See more “in-depth” look at more of the caves on the Moon, below:

Two views of Mare Ingenii pit Credit: NASA/GSFC/Arizona State University.

These two images show a pit in Mare Ingenii, which reveal different portions of the floor as the Sun crosses from west to east. Again, by measuring the shadows in different lighting, the Sea of Cleverness pit appears to be about 70 meters deep and about 120 meters wide.

These long, winding lava tubes are like structures we have on Earth. They are created when the top of a stream of molten rock solidifies and the lava inside drains away, leaving a hollow tube of rock. There have been hints that the Moon had lava tubes based on observations of long, winding depressions carved into the lunar surface by the flow of lava, called sinuous rilles.

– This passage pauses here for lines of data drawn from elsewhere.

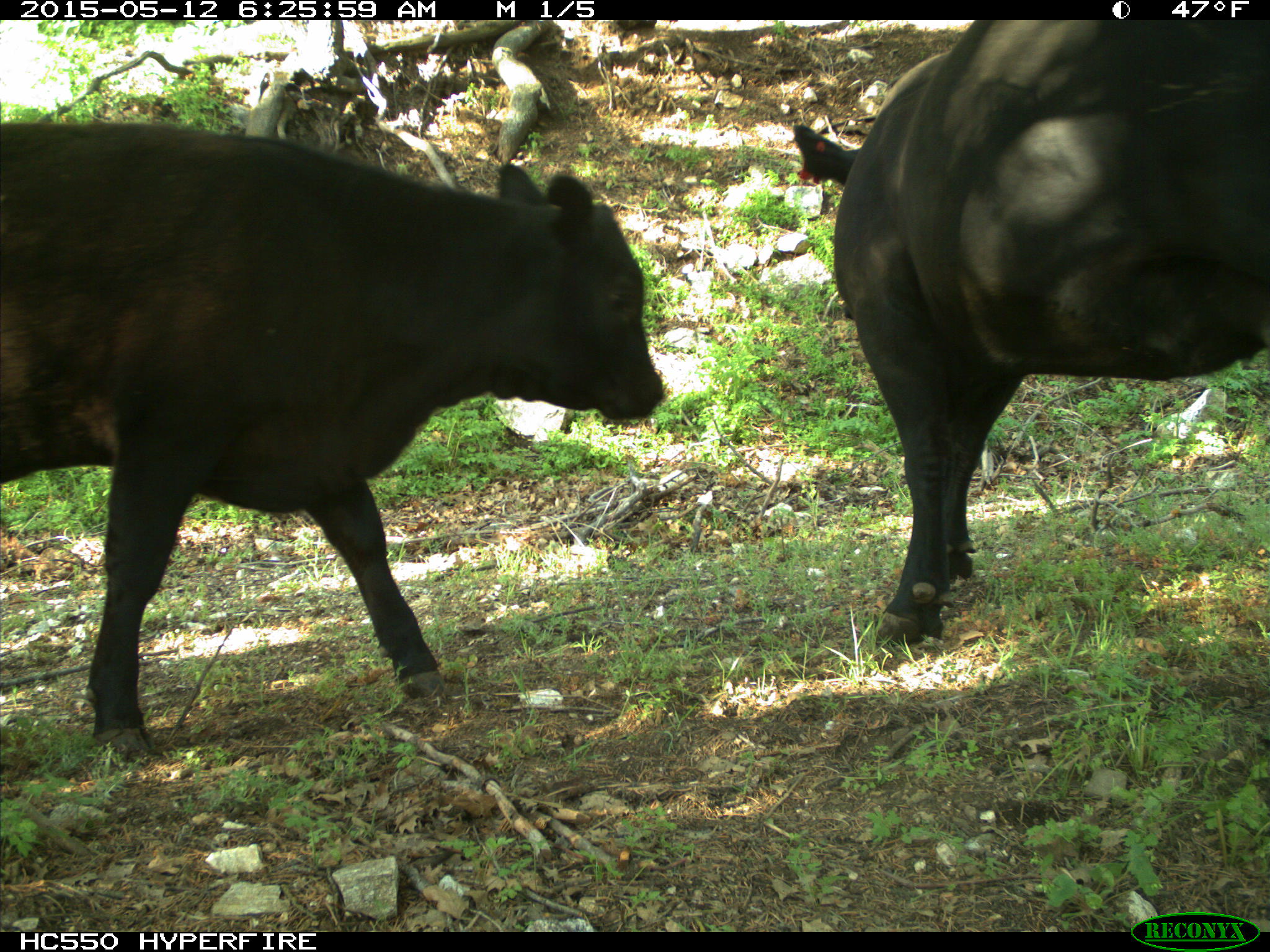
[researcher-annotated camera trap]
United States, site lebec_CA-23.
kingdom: Animalia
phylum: Chordata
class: Mammalia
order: Artiodactyla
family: Bovidae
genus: Bos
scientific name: Bos taurus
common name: domestic cow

If a human geologist could ever climbing down inside these tubes on the Moon, we could learn so much about the Moon’s history, and sort of travel back in time by studying the different layers on the Moon, just like we do on Earth.

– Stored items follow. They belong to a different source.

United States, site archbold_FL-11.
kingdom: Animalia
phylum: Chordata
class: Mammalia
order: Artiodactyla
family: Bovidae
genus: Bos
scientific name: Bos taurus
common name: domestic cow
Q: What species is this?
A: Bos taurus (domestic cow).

Three views of the Marius Hills pit. Credit: NASA/GSFC/Arizona State University.

LROC has now imaged the Marius Hills pit three times, each time with very different lighting. The center view has an incidence angle of 25° that illuminates about three-quarters of the floor. The Marius pit is about 34 meters deep and 65 by 90 meters wide.

Read more about the Ingenii, Tranquillitatis, and Marius pits at the LROC website, and you can search the nearby area for clues in the full LROC NAC frame that may help determine if an extended lava tube system still exists beneath the surface.

Source: LROC website

About 

Nancy Atkinson is Universe Today's Senior Editor. She also works with Astronomy Cast, and is a NASA/JPL Solar System Ambassador.

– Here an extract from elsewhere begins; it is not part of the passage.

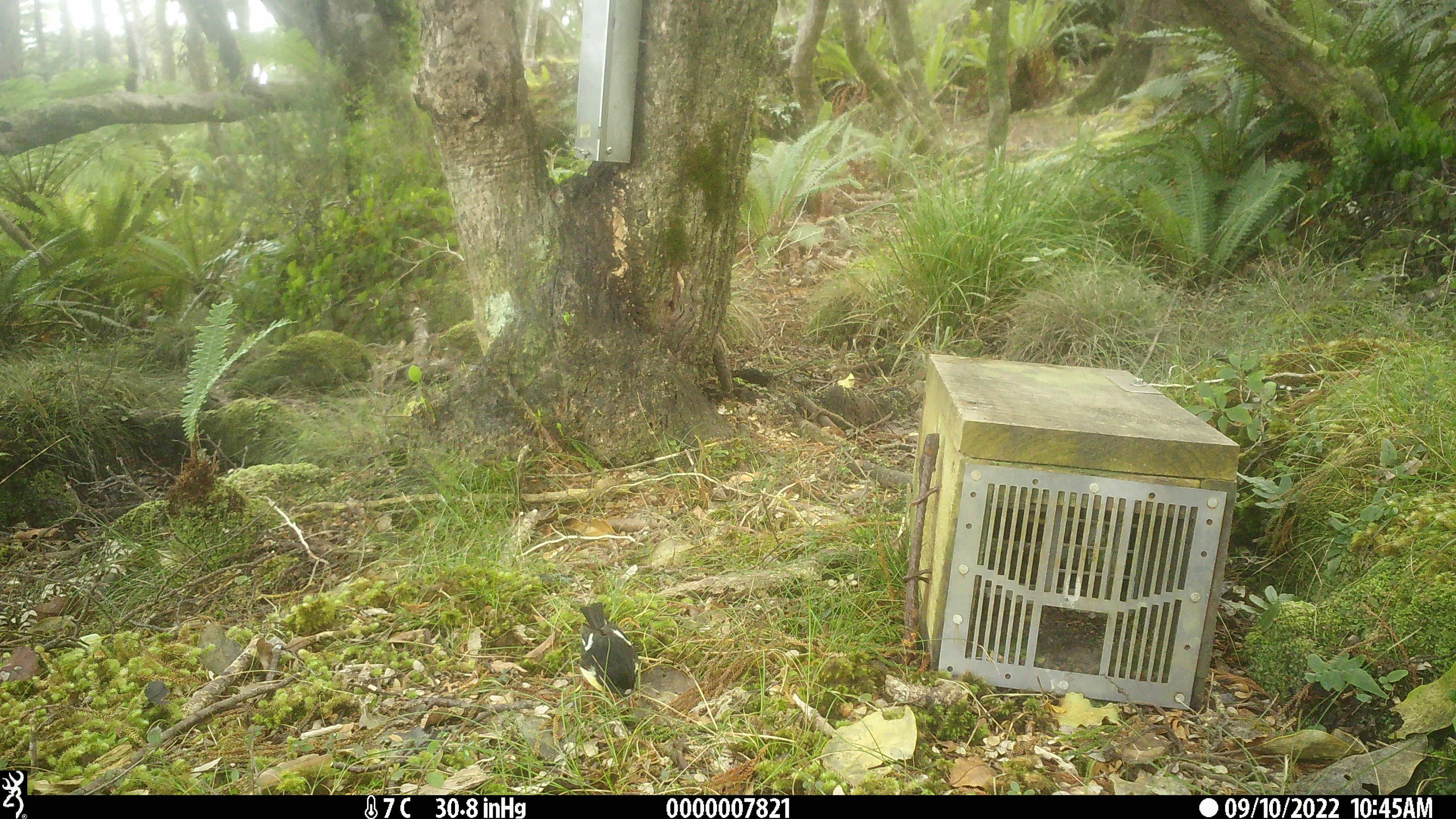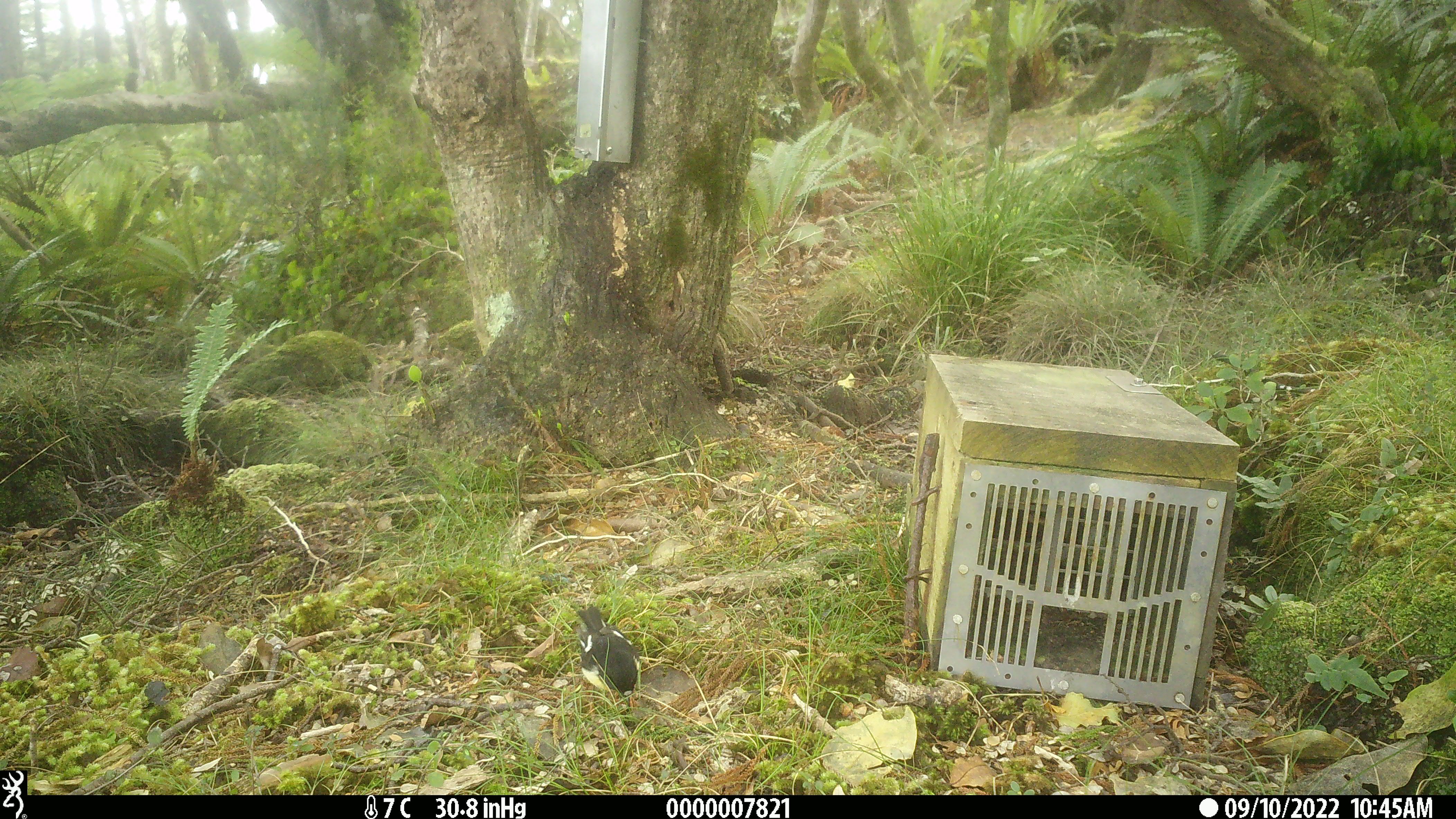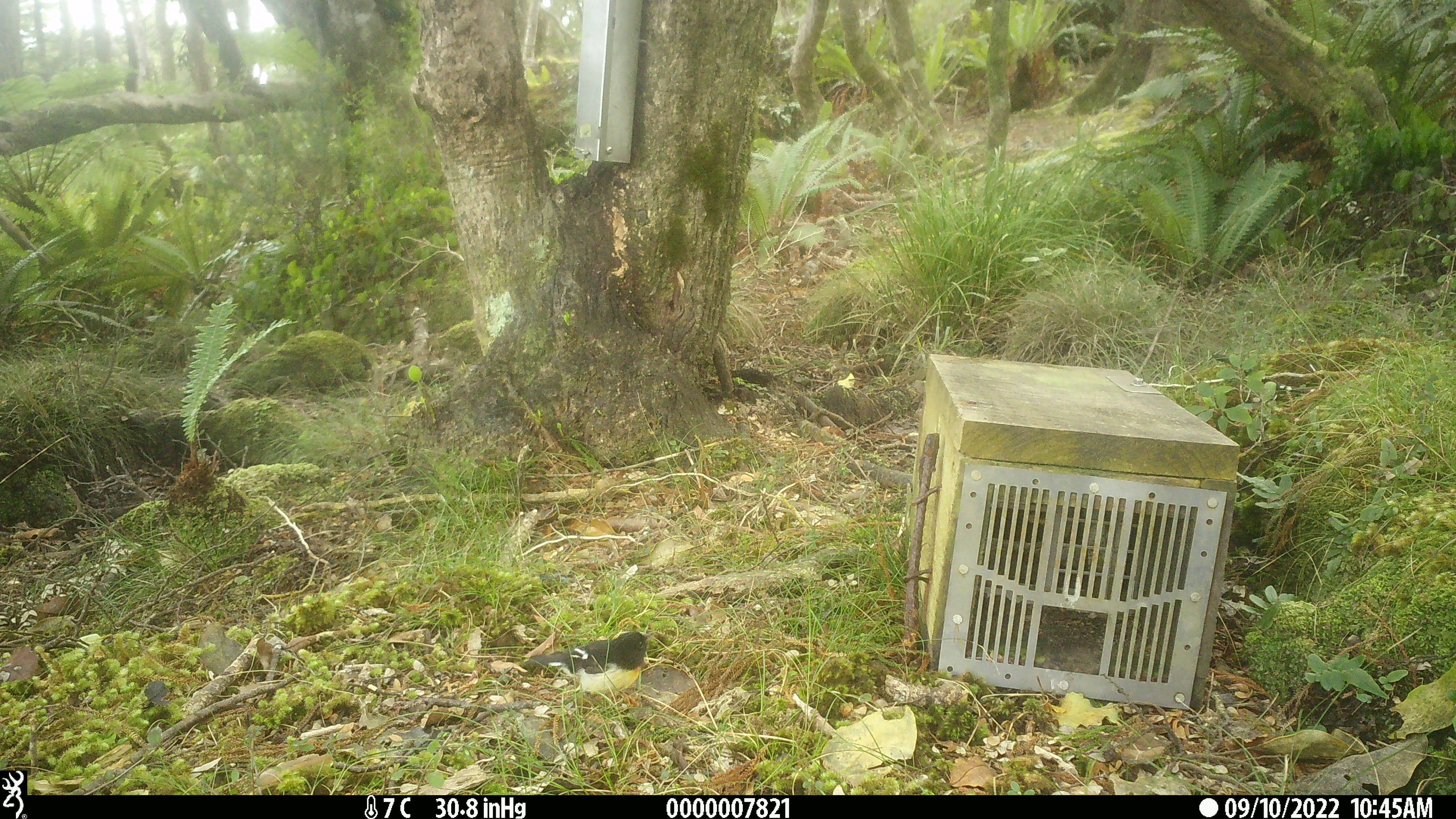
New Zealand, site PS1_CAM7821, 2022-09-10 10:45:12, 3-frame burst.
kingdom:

Comments on this entry are closed.

  • Daba September 15, 2010, 11:51 AM

    Why do they need a couple of different lighting conditions for the estimation of the depth? If the LRO picture is taken perpendicular to the surface then it is a simple trigonometric problem to calculate the depth. The Sun angle is known for sure and the diameter of the pit and the shadow length is easily measurable.

  • Jon Hanford September 15, 2010, 1:04 PM

    Natural “lunar bridges” appear closely related to “moon caves”: http://planetary.org/blog/article/00002652/

  • Aqua September 15, 2010, 1:59 PM

    I just went to the Moon Zoo and suggested a separate search page for other Lava Tubes at Mare Tranquillitatis, Mare Ingenii and the Marius Hills…. but bet those locations have already been thoroughly inspected?

  • Lawrence B. Crowell September 16, 2010, 11:00 AM

    I just had to say this, but the top picture looks almost like something I would putt a ball into.

    LC

  • Aqua September 17, 2010, 8:30 AM

    We have a ‘duffer’ in the crowd!